Dallas Cię nie zachwyca ? Jako ich kibic jestem też wielkim malkontentem w ich grze jak np. w poprzednim sezonie, kiedy wyśmiałem mówienie o walce o misia przez Novtzkiego czy nawet tu na forum kłóciłem się, że odpadną już w pierwszej rundzie z SAS.
Ale Dallas dawno nie byli tak mocni jak obecnie, chyba od czasu jak wielkie trio tworzył Nash, Novitzki i Finley.
Organizacyjnie koszykówka Mavs jest bez zarzutu, świetnie wyglądają w ofensywie, dzieleniu się piłką, wreszcie ruchliwy center, śmiało zaryzykuje, że Tyson Chandleer to jeden z lepszych centrów przeciągu ostatnich 20 lat w Texasie, chociaż nietypowy to jednak nie tylko bardzo dobry w ofensywie ale też niezły na tablicach. Teraz pod kosz nie trzeba grać tylko do Novitzkiego, który i tak najlepiej się czuje na półdystansie, gdzie zresztą jest niekwestionowanym królem już od dłuższego czasu w NBA. Kidd stary, ale swoje asysty robi.

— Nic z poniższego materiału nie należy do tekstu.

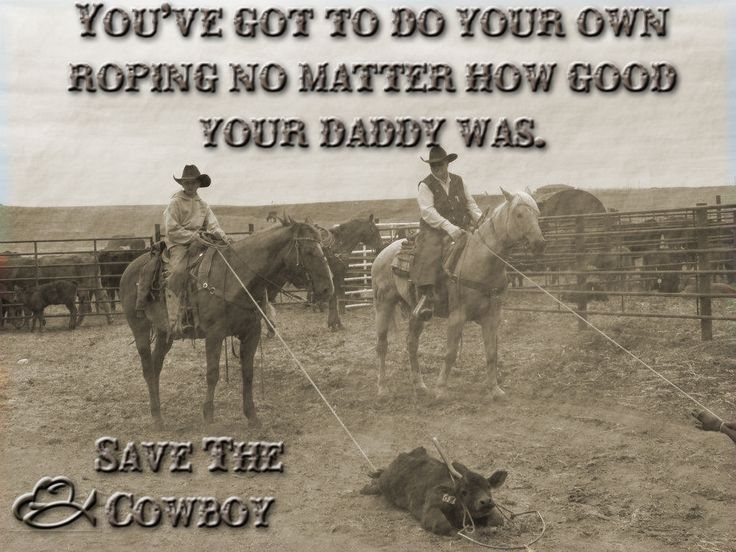 motivational cowboy quotes | Visit us on Facebook at ... | Motivational Quotes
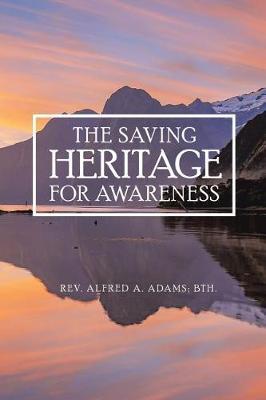 The Saving Heritage for Awareness (Paperback)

Przeprowadzka Tysona poprawiła też obronę. Dobrze jest też na ławce - Terry to absolutna czołówka od lat sixth man. Bestia Haywood, a jeszcze zobaczysz na co stać Beauboisa jak wróci po kontuzji.
Oj tak, Mavs moim zdaniem mogą walczyć nawet o misia
Niech ich tylko kontuzje omijają.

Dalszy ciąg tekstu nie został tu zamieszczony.